This article was published on October 9, 2012

Social beauty recommendations site Preen.me lands $800k from Li Ka-shing, others


Social beauty recommendations site Preen.me lands $800k from Li Ka-shing, others

Pinterest-inspired beauty product recommendation service Preen.me was only launched last June, on a shoestring budget no less, but already the site has managed to build up a Facebook community of more than 175,000 ‘fans’.

Engagement levels on the site are quite high, too, leading our contributor from Israel, the lovely Shira Abel, to conclude that it “rocks social in a way no other Israeli company has” before.

Today, the Tel Aviv-based startup behind the site announced that it has secured $800,000 in seed funding from Horizons Ventures, which manages the private venture investments of Chinese billionaire business magnate Li Ka-shing, Genesis Partners, and prolific investors Oren Zeev (Orens Capital).

I asked Preen.me founder and CEO Tamar Yaniv, who spent the last decade working as an operations and marketing executive for some of the largest online gaming sites in the world (including PokerStars and bwin), how she ended up raising funding from Horizons Ventures. Just for your information: the firm was an early investors in a couple of companies you might have heard of, including Facebook, Spotify and Siri.
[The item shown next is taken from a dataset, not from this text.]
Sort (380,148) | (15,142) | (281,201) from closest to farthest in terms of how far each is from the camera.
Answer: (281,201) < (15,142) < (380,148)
Yaniv tells me that she got connected to Frank Meehan of Horizons Ventures when the company participated in a program by Silicon Valley accelerator UpWest Labs, which supports Israeli startups in their early stages and helps bring them to the United States.

You can learn more about Preen.me in our earlier review, but the startup is hard at work assembling and supporting a social community of beauty enthusiasts. The underlying idea is to help women worldwide find and enjoy the beauty products that work for them by comparing profiles and offering personalized recommendations based on crowd-sourcing and social graph matchmaking techniques.

Yaniv says Preen.me wants to “take the guesswork out of buying beauty”. She claims that the US beauty market is already a $60 billion industry, in which women dispose of up to 75 percent of products they end up purchasing.

Obviously, acting as a gateway for community members to eventually buy beauty products on the site is the revenue model here, but Preen.me is currently not focused on building that part of the business yet. Engagement and users first, Yaniv proclaims.

The company was started by Yaniv about a year ago and is now going to use the seed funding to scale the business and set up a sales office in the United States.

She doesn’t rule eventually moving into other verticals or even beauty products for men at some point, but right now the startup is seemingly laser focused on building a passionate Facebook community of beauty fans first and foremost.

Finally, she taught me the word ‘preening’.